November 22, 2012, 9:00 am
Ron Rivera couldn’t wait to walk it back.
Earlier in the week, the Charlotte media asked the Carolina Panthers' head coach about Andy Reid. The exact question went like this: “Do you think there’s a time in this league, when you’ve been somewhere so long, when separating ways is best?”
Rivera, who served as the Eagles' linebackers coach under Reid from 1999-2003, had an interesting answer at the time:
“I know this: My personal philosophy on that is you have to reinvent yourself over a period of time or you get stale,” Rivera said. “I believe that. That’s mine. That’s got nothing to do with anybody else. That’s how I feel. Coach has been there a long time, he’s had a tremendous amount of success there. That’s a tough place to coach. It really is. This is a tough place to coach, too, but Philly is really tough.”
The part about reinventing yourself or getting stale received some attention. On Wednesday’s conference call with the Philadelphia media, Rivera tried to clarify his comments.
“Let’s get that straight,” Rivera began. “I was talking me, personally. I wasn’t talking about Coach. I don’t want that interpreted that way. I’m saying that my individual personal feeling is how I would do it, not Coach. Don’t put words in my mouth about Coach Reid. I have way too much respect for Coach Reid to question anything he decides to do. We all as coaches have our own feelings, philosophy on it. My philosophy on it is, and I told our owner, if I last eight years here I will reinvent myself. It will be time for me to move on or something like that. But that’s me personally. So, please, don’t make it like I would assume to know anything better for Coach Reid.”
Got that? If Rivera is in one place for eight seasons, he’ll reinvent himself. But he wouldn’t presume to suggest that Reid -- who has been the front man in Philly for 14 years -- do the same thing.
So while we’re being careful not to put words in Rivera’s mouth -- even though Rivera put those words in Rivera’s mouth -- what about the part where he said that Philly is a tough place to coach?
“It really is,” Rivera reiterated. “Because the expectations are so high. The city has had some tremendous teams in all sports. So the expectations do get high because of the success Coach Reid has had. I remember when I was there, going in my fifth season, we made the NFC Championship game and unfortunately we lost. It was devastating because the fans -- the fans get into it. They’re so passionate about their teams and their sports. It’s hard. It’s hard on the coaches. It’s hard on the players. And I know it’s hard on the fans.”
When asked whether Philly has treated Reid fairly, Rivera added, “I know it’s been hard on him.”
It’s been similarly hard on Panthers fans. The Eagles are 3-7. Among NFC teams, only Carolina (2-8) has been worse.
Rivera, who is in his second season with the Panthers, has an 8-18 record as the head coach in Carolina. Not surprisingly, he’s fielded many of the same questions about his job security that Reid has endured here. His answers were a lot like the comments Reid tends to make.
Rivera said he’s “not concerned” about his job. He said he has to put his players “in the best position to win.” He said they all need to “keep going. Keep pushing. That’s what you do.” Sound familiar?

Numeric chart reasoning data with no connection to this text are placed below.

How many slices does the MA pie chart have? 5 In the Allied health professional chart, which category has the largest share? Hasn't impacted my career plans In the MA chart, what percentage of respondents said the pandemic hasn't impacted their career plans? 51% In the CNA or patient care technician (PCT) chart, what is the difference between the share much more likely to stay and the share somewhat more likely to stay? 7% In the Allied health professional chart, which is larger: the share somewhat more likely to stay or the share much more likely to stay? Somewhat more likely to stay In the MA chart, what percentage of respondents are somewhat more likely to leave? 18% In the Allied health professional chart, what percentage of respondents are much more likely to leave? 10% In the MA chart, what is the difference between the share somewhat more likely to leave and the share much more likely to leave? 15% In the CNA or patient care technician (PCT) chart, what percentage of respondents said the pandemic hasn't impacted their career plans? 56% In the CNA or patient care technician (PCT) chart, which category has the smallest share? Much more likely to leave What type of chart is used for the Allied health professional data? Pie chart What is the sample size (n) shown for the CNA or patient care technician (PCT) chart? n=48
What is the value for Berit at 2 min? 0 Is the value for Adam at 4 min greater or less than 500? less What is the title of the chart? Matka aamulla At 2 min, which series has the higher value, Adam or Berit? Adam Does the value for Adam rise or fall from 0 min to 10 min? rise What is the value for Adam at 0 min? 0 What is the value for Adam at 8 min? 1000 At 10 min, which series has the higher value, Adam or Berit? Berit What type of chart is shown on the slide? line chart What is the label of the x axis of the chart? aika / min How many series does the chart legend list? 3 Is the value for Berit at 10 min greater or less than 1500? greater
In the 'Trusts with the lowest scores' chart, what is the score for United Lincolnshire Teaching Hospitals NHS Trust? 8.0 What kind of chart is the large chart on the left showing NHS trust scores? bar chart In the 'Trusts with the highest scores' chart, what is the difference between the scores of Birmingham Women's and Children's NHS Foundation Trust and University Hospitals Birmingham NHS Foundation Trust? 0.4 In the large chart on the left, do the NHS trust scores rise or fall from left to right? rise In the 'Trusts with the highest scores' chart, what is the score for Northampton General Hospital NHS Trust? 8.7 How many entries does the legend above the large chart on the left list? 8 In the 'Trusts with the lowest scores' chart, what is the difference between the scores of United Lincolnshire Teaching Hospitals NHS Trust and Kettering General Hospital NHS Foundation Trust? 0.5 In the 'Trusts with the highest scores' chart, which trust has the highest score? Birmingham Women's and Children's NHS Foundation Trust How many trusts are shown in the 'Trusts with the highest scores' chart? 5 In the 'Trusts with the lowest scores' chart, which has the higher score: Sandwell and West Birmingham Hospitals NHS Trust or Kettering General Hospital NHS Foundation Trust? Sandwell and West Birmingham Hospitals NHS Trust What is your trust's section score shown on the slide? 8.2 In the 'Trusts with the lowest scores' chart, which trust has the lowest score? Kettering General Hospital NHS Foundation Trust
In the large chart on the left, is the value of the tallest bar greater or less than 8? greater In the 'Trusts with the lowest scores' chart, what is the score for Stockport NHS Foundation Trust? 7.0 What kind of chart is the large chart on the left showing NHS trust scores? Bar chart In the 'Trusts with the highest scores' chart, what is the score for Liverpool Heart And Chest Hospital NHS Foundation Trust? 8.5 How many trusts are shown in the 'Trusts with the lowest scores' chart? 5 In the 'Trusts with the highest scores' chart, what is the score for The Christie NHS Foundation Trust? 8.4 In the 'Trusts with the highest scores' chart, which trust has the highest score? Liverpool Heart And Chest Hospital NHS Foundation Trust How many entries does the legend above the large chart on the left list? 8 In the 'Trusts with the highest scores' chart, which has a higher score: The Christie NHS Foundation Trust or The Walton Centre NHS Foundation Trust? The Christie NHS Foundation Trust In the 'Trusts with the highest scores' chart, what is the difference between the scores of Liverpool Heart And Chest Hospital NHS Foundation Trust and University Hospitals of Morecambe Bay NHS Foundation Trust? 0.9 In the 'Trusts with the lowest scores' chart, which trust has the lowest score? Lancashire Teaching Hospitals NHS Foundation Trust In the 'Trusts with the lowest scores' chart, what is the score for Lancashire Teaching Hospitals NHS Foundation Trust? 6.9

“I’m not concerned about me,” Rivera insisted. “I’m really not. I’m concerned about [the players]. We have a group of coaches that I believe in 100 percent. I believe it’s about teaching and trying to get these guys how to do things and understand things. I’ll be alright. I’ll be OK. Whether I’m here or not, I’ll be A-OK.”
Which brings us back to Rivera’s comment about coaches having to reinvent their style or risk getting stale. That idea runs counter to what we know about certain coaches who can be intractable when it comes to, say, offensive play-calling. Rivera cautioned -- to himself, certainly not to Reid, remember -- that inflexible coaches could lose their gigs and get replaced by those who are better at adapting.
“I think what’s happening is going after the new blood or the guys with different ideas, I think may be a good way to put it,” said Rivera. “I think also what’s happening is, I think the players are changing and I think a lot of the owners are beginning to recognize that, that the guys are a little bit -- I don’t know -- used to working with younger guys, I guess. But the players are changing and I think as the players are changing, the way you deal with the players has to change and you have to be able adapt to them. And that’s what makes a guy like Tom Coughlin so invaluable, because he has adapted the last few years as to who he is. So you’re starting to see that trend toward being able to handle these kind of players.”